## Exercise requirements
Find each line in the entries below that contains the word "flower" and copy every one of those lines in full.

_ _ _ _ _

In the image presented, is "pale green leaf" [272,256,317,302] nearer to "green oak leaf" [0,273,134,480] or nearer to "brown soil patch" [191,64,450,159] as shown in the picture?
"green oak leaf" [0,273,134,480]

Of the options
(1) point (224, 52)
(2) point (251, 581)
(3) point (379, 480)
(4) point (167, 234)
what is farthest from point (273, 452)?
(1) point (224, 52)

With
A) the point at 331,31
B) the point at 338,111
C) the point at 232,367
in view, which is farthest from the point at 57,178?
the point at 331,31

_ _ _ _ _

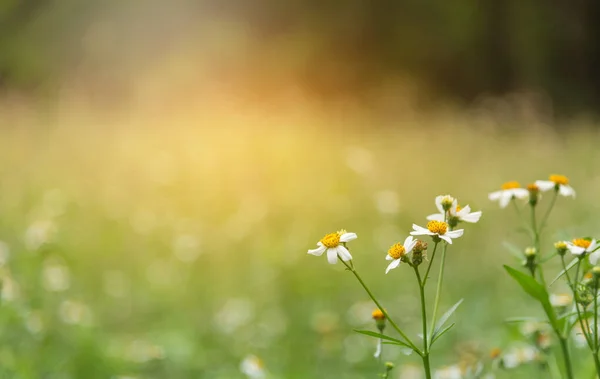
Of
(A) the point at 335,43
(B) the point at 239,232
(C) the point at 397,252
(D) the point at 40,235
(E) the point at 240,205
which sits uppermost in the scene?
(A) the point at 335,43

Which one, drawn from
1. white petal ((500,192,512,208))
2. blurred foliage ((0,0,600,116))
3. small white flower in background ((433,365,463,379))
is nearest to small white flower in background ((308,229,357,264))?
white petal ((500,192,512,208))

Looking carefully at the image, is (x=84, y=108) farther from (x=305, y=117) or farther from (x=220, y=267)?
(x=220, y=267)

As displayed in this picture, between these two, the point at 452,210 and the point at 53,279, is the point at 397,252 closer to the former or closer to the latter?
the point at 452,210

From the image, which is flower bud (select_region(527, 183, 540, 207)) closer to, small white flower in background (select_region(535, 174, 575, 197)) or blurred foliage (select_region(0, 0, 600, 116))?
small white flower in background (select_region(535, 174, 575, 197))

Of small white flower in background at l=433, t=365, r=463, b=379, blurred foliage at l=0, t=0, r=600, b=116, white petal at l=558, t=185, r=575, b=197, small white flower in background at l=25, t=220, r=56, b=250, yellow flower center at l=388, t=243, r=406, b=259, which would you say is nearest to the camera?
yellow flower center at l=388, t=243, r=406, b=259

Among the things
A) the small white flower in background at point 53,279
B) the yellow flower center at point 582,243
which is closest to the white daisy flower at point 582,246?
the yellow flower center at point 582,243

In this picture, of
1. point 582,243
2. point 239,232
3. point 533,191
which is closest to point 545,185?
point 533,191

_ _ _ _ _

## Solution to the problem
3. small white flower in background ((433,365,463,379))
is nearest to small white flower in background ((308,229,357,264))?
From the image, which is flower bud (select_region(527, 183, 540, 207)) closer to, small white flower in background (select_region(535, 174, 575, 197)) or blurred foliage (select_region(0, 0, 600, 116))?
small white flower in background (select_region(535, 174, 575, 197))
Of small white flower in background at l=433, t=365, r=463, b=379, blurred foliage at l=0, t=0, r=600, b=116, white petal at l=558, t=185, r=575, b=197, small white flower in background at l=25, t=220, r=56, b=250, yellow flower center at l=388, t=243, r=406, b=259, which would you say is nearest to the camera?
yellow flower center at l=388, t=243, r=406, b=259
A) the small white flower in background at point 53,279
B) the yellow flower center at point 582,243
which is closest to the white daisy flower at point 582,246?
the yellow flower center at point 582,243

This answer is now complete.